#### Bagian Latihan
[1] Dalam berita tentang kasus pemerasan di BPOM, berapa nilai dugaan pemerasan dan gratifikasi terhadap direktur PT AOBI?
[2] Kutip tanpa perubahan dari berita tentang kasus pemerasan di BPOM seluruh bagian mulai dari "Wakil Direktur Tindak" terus ke bawah hingga "tahun, dari 2021-2023.".

#### Kutipan Teks
:::::

Jakarta, investigasi.today – Eks pegawai Badan Pengawas Obat dan Makanan (BPOM) berinisial SD ditetapkan sebagai tersangka kasus dugaan pemerasan dan gratifikasi terhadap direktur PT AOBI berinisial FK senilai Rp 3,49 miliar.
Wakil Direktur Tindak Pidana Korupsi (Wadirtipikor) Bareskrim Polri Kombes Pol Arief Adiharsa menyebut tindakan ini telah berlangsung dalam kurun waktu 2 tahun, dari 2021-2023.
“Pemberian uang dari FK ke SD diduga dilakukan karena adanya permintaan dari SD ke FK berulang kali,” kata Arief, Senin (12/8).
Dalam rinciannya, Arief menyebut uang yang diberikan FK ke SD sejumlah Rp 1 miliar untuk penggulingan Kepala BPOM, uang Rp 967 juta diterima SD melalui rekening lain atas nama DK, uang Rp 1,178 miliar ke rekening SD, dan Rp 350 juta secara tunai untuk pengurusan sidang PT AOBI oleh BPOM.

:::::

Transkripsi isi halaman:
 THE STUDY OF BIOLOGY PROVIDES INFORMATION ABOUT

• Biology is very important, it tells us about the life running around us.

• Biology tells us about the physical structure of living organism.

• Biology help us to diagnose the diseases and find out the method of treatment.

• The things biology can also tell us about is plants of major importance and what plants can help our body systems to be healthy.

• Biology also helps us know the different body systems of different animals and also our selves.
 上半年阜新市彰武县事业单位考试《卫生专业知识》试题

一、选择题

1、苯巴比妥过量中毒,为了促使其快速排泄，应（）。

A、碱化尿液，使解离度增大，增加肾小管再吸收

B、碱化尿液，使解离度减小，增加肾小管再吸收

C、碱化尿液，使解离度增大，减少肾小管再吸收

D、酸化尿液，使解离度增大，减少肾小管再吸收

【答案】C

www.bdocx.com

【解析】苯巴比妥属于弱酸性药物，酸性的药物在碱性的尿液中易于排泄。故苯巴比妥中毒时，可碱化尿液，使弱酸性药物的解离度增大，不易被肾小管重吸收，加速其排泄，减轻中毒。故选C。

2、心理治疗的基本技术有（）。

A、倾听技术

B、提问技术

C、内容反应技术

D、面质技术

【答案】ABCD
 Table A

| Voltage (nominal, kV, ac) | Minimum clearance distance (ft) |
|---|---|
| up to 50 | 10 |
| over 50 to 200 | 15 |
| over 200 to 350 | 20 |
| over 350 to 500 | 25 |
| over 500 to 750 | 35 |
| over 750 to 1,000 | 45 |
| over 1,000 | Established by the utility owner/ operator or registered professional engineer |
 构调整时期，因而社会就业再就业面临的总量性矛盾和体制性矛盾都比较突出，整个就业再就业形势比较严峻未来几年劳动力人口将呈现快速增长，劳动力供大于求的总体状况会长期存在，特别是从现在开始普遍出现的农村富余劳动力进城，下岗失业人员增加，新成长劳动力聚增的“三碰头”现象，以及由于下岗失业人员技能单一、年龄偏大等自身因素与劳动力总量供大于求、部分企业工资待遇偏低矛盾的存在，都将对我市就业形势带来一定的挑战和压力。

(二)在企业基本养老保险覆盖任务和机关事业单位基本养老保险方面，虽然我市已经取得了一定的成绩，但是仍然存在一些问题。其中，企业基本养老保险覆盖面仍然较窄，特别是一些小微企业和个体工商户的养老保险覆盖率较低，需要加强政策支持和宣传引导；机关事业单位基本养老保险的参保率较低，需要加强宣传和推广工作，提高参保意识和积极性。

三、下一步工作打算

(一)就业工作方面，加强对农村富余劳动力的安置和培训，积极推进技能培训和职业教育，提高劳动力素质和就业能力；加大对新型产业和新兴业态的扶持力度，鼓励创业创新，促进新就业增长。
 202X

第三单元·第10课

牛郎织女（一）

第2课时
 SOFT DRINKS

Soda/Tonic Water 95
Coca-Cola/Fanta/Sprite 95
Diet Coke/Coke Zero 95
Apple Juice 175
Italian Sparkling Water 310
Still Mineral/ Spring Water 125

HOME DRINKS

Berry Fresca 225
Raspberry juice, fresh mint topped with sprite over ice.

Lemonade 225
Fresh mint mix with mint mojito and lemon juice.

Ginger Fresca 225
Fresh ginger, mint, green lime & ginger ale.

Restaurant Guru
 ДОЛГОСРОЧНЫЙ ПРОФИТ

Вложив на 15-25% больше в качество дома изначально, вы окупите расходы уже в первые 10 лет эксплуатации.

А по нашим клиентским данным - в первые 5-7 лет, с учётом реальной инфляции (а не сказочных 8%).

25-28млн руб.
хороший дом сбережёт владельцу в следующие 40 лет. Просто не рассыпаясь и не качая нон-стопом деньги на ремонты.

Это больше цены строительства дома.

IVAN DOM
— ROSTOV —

:::::

#### Jawaban Tugas
[1] Rp 3,49 miliar.

[2]
Wakil Direktur Tindak Pidana Korupsi (Wadirtipikor) Bareskrim Polri Kombes Pol Arief Adiharsa menyebut tindakan ini telah berlangsung dalam kurun waktu 2 tahun, dari 2021-2023.